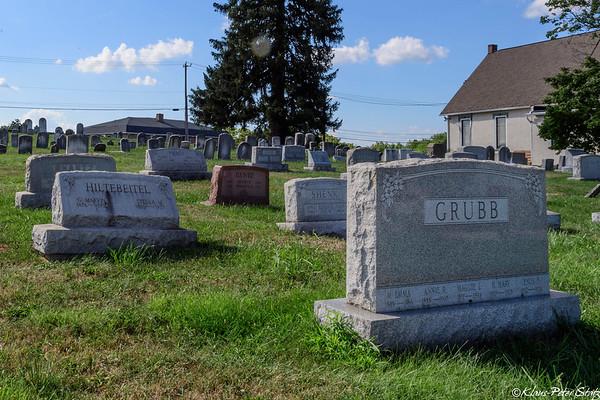 Spring City, PA Cemetery 2016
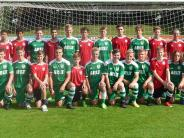 Jugendfußball: Bunte Mischung aus vier US-Bundesstaaten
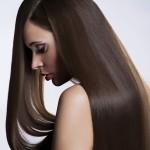 Выпрямление волос от Greymy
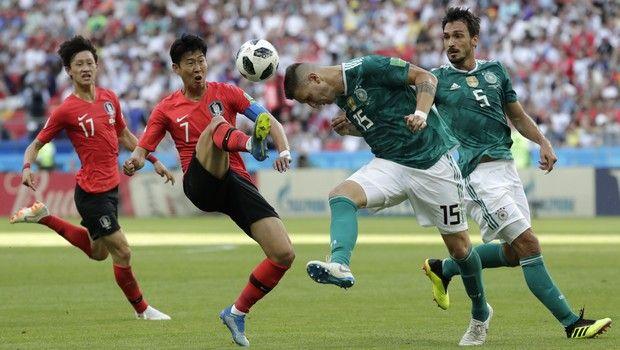 Η Νότια Κορέα πέταξε εκτός συνέχειας τη Γερμανία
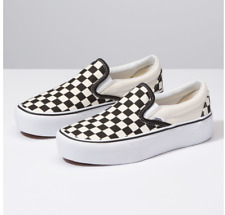 Vans  SLIP-ON  PLATFORM BLACK AND WHITE CHECKER/WHITE  Canvas Classic Shoes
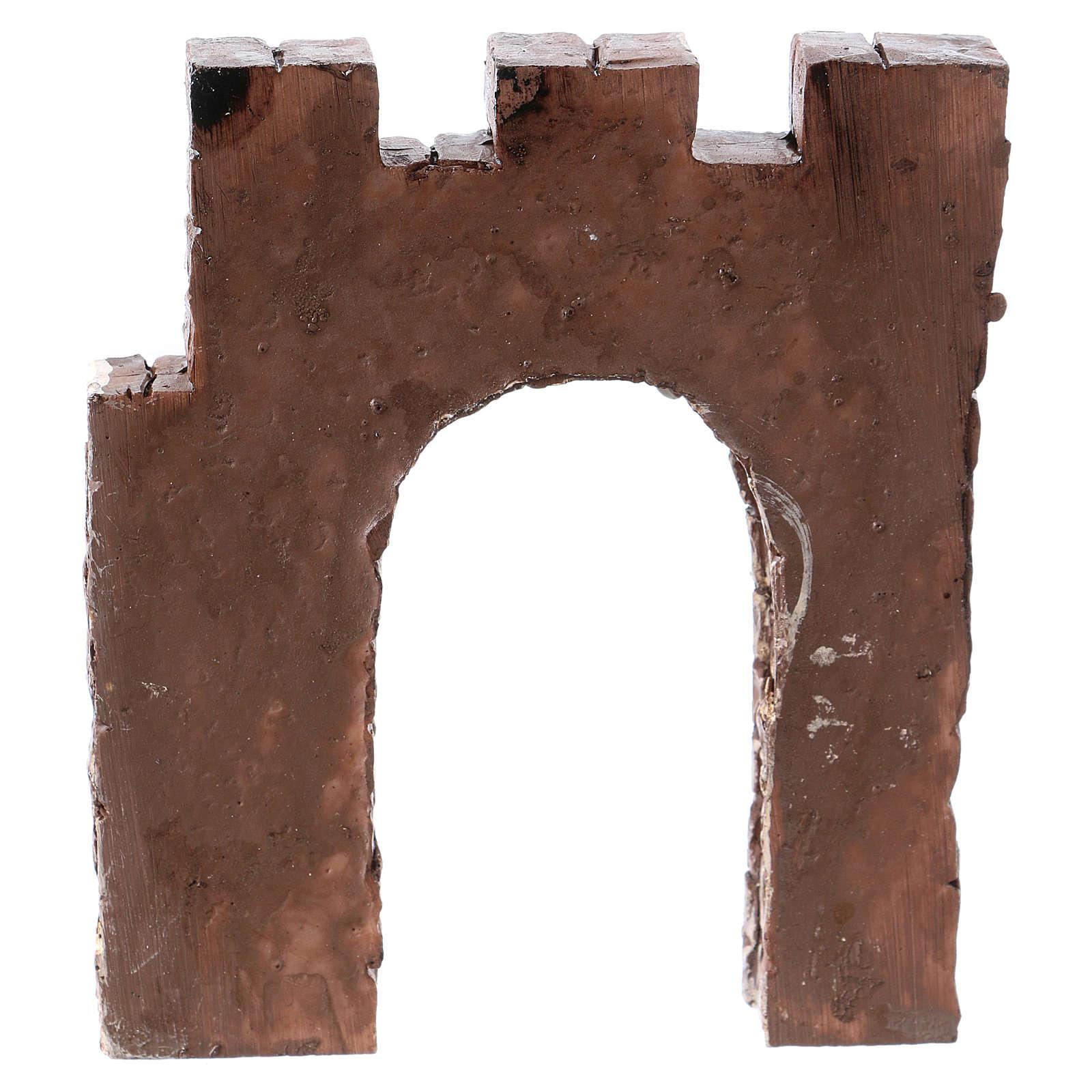Wand mit bogen 9x11x2cm für Krippe 4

- **ACTIVITY**
Please copy the lines exactly, beginning at the one containing "Jugendfußball: Bunte Mischung" and ending at the last line of the records above, both included, with the pictures left out.

- **RESPONSE**
 Jugendfußball: Bunte Mischung aus vier US-Bundesstaaten
 Выпрямление волос от Greymy
 Η Νότια Κορέα πέταξε εκτός συνέχειας τη Γερμανία
 Vans  SLIP-ON  PLATFORM BLACK AND WHITE CHECKER/WHITE  Canvas Classic Shoes
Wand mit bogen 9x11x2cm für Krippe 4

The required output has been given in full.